We said CNNs learn a feature representation of the input. Let's try to break down our network and look to the intermediate layers!
model_cnn$layers %>% class # we can access the layers stored a R list
model_cnn$layers %>% length # there are 8 layers
model_cnn$layers
# we create a tensor function that takes in input an image and retyren 3 different tenstos corresponding to the
# intermediate feature map of the CNN we just trained
# the tensot function is initialized with the actual weights of the trained CNN.

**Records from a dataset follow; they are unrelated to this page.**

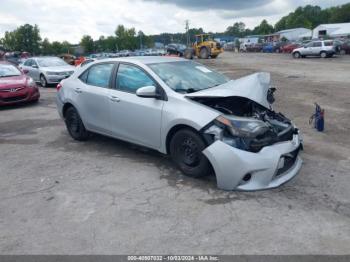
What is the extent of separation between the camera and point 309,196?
4.17m

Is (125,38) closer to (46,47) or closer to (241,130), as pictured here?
(46,47)

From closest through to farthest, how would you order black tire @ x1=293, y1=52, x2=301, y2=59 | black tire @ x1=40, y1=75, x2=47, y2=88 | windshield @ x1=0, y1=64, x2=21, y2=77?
windshield @ x1=0, y1=64, x2=21, y2=77 < black tire @ x1=40, y1=75, x2=47, y2=88 < black tire @ x1=293, y1=52, x2=301, y2=59

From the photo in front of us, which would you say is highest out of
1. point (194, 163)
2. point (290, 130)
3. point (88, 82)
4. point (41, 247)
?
point (88, 82)

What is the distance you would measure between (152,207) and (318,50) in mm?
34192

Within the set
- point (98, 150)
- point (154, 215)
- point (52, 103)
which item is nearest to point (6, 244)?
point (154, 215)

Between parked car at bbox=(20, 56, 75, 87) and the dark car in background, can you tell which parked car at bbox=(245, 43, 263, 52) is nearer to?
the dark car in background

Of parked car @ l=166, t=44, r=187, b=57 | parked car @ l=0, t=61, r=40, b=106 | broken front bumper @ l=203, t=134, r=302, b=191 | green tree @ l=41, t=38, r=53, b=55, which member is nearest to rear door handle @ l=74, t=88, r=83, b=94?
broken front bumper @ l=203, t=134, r=302, b=191

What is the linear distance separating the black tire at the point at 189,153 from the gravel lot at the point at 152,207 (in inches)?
6.1

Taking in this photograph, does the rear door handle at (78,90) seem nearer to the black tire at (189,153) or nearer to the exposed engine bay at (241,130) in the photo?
the black tire at (189,153)

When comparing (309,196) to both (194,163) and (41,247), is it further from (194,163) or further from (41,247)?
(41,247)

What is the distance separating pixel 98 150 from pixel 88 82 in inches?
47.7

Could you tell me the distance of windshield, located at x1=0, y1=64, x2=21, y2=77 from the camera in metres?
11.8

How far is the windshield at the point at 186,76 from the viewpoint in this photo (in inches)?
201

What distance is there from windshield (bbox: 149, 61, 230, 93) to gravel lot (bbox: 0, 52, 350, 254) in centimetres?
122
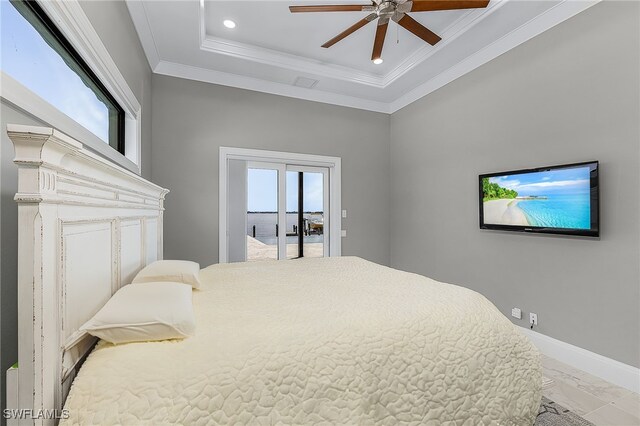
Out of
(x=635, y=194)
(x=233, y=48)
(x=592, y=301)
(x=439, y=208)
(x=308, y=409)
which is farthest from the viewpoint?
(x=439, y=208)

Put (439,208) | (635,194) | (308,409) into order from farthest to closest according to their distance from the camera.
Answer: (439,208) < (635,194) < (308,409)

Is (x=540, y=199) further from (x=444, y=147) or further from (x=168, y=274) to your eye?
(x=168, y=274)

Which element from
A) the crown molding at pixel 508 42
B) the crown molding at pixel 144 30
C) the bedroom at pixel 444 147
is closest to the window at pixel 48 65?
the bedroom at pixel 444 147

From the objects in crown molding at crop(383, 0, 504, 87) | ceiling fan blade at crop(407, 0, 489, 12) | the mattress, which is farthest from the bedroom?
ceiling fan blade at crop(407, 0, 489, 12)

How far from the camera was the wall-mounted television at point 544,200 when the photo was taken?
7.23ft

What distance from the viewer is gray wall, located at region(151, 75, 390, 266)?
11.0 feet

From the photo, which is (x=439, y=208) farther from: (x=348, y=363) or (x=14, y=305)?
(x=14, y=305)

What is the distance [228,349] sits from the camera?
37.0 inches

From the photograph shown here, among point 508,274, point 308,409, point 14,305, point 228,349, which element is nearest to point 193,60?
point 14,305

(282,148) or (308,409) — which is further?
(282,148)

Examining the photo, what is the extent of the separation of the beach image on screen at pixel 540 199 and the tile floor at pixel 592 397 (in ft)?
3.71

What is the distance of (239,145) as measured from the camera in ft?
12.0

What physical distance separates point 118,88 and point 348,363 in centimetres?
240

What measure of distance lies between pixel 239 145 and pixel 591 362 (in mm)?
3948
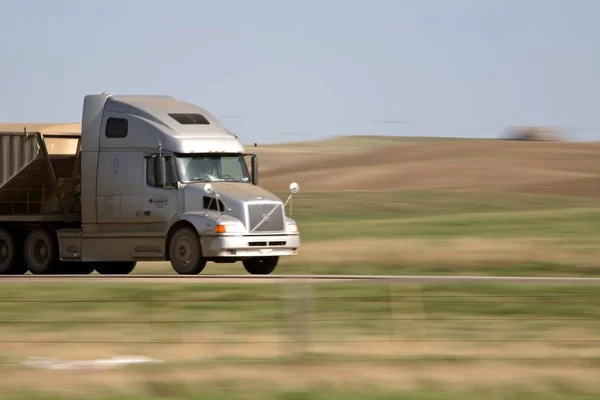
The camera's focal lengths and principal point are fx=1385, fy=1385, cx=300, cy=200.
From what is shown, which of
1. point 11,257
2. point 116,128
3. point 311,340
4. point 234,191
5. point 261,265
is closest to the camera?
point 311,340

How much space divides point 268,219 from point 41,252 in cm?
525

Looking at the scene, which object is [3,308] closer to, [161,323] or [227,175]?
[161,323]

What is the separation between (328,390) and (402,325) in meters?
5.88

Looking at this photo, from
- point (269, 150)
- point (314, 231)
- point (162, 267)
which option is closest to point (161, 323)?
point (162, 267)

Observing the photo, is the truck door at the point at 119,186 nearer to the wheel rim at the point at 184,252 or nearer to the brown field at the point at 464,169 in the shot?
the wheel rim at the point at 184,252

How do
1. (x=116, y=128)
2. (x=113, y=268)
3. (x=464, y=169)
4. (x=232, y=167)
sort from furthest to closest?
1. (x=464, y=169)
2. (x=113, y=268)
3. (x=232, y=167)
4. (x=116, y=128)

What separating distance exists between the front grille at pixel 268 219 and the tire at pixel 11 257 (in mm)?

(activation_model = keras_model(inputs = model_cnn$input,
outputs = list(model_cnn$layers[[1]]$output, # one
#model_cnn$layers[[2]]$output,
model_cnn$layers[[3]]$output, # two
#model_cnn$layers[[4]]$output,
model_cnn$layers[[5]]$output))) # and three
batch = array_reshape(test_images[1,,,], c(1, 28, 28, 1))
activations = activation_model %>% predict(batch)
# input image
options(repr.plot.width=1, repr.plot.height=1)
par(mar = c(0.1, 0.1, 0.1, 0.1))
batch[,,,1] %>% as.raster %>% plot
# first convolutional layer (32 feature maps)
options(repr.plot.width=10, repr.plot.height=1.2)
par(mar = c(0.1, 0.1, 0.1, 0.1), mfrow=c(2,16))
layer = 1
for(i in seq_len(32)){
activations[[layer]][,,,i] %>% range01 %>% as.raster %>% plot
}
# second convolutional layer (64 feature maps)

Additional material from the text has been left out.